Activity — Can you write out, word for word, the entries between the line holding "Windflüchter XL-Terrasse / balcon" and the line holding "Cloud Black black", inclusive, without the pictures?

═════ Records for processing ═════

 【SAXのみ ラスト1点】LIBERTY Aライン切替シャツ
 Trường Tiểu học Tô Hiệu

═════
═════ Records for processing ═════

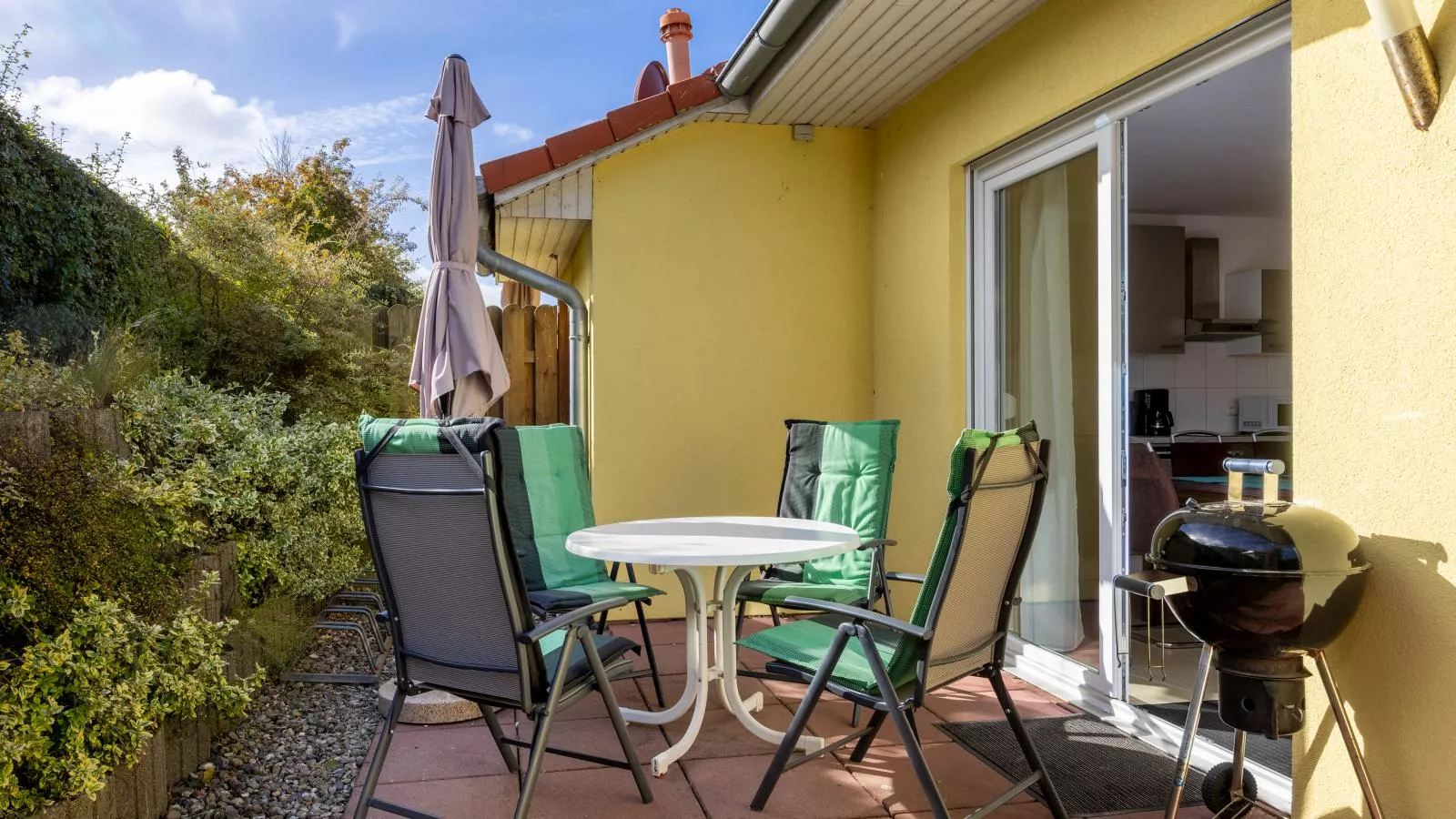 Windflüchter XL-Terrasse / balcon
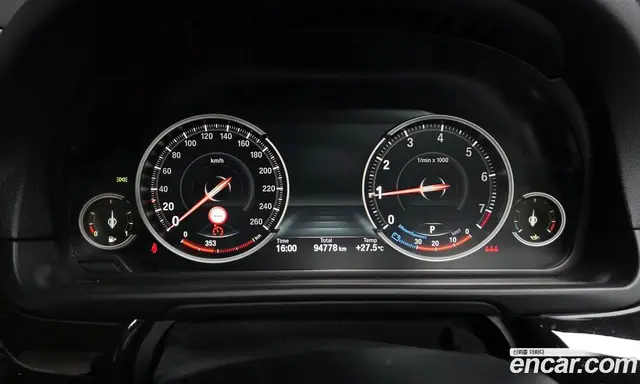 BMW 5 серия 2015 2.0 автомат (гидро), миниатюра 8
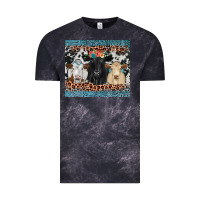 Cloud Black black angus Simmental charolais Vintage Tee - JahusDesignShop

═════

Task result —
 Windflüchter XL-Terrasse / balcon
 BMW 5 серия 2015 2.0 автомат (гидро), миниатюра 8
 Cloud Black black angus Simmental charolais Vintage Tee - JahusDesignShop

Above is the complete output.